Por: Esteban Jaramillo Osorio.–

Bogotá, 22 de Febrero_ RAM_ Está ausente, enjaulado, Falcao García. Tiene Jugoso contrato, nombre, fama, modernos autos, teléfonos y relojes de oro, está en uno de los mejores equipos del mundo, rodeado de figuras, pero es infeliz. Lejos están los días cuando era el delantero referencia, el fichaje prioritario, candidato al balón y a la bota de oro, al mejor gol del año y estaba en la selección ideal.

Se ve, en estos días, intacta su pasión, su actitud, pero sus muecas desnudan su impotencia.

Sus pasos en el área son inciertos, erra opciones de gol ante la portería, se ve acelerado, ansioso y en conflicto consigo mismo, porque perdió la sintonía con la red.

Sus socios, en el equipo, no le dan vida porque están confundidos como él y al borde del colapso en el laberinto táctico- obsesivo, de su entrenador.

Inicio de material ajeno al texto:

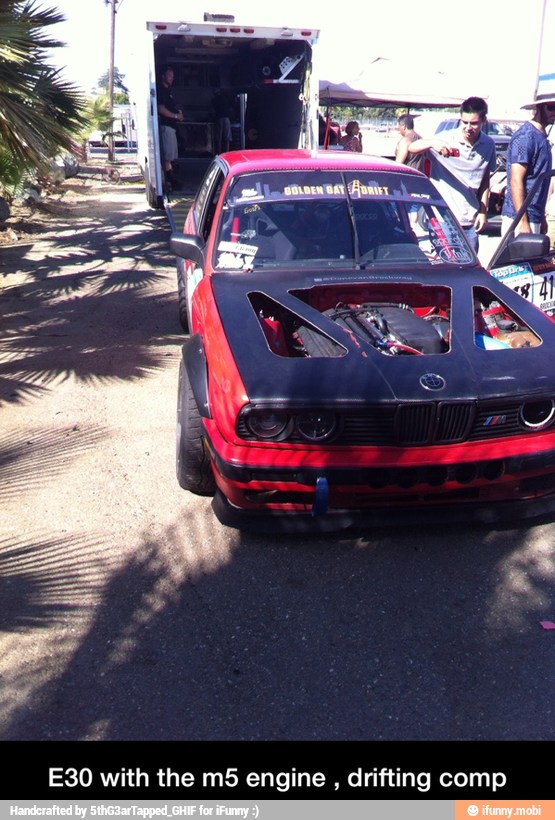 E30 with the m5 engine drifting comp - E30 with the m5 engine , drifting comp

En su momento, su paso al Manchester generó expectativas con sosiego y optimismo entre los colombianos. Cerradas las puertas del Madrid, el fútbol de Inglaterra era el ideal para sus condiciones, por la verticalidad, la obsesión ofensiva, ciertas predilecciones hacia el juego aéreo y el compromiso y el respeto en la propuesta ante el público. Era, su nuevo club, la autopista esperada para su reivindicación, luego de meses de angustia, de sueños rotos y decepciones, tras la desgraciada lesión que lo afectó. Pero sus números se redujeron y los deseos se frustraron.

A Falcao solo le queda hoy la selección de Colombia como alternativa, para su recuperación. Allí el respeto, la confianza y las voces de aliento de sus compañeros y, en especial, de su entrenador, le permitirán ser el eje del vestuario. En Colombia, Falcao volverá a ser el tigre que se come a los leones. Su esfuerzo y disciplina tendrán compensación para así superar el bache actual de su carrera.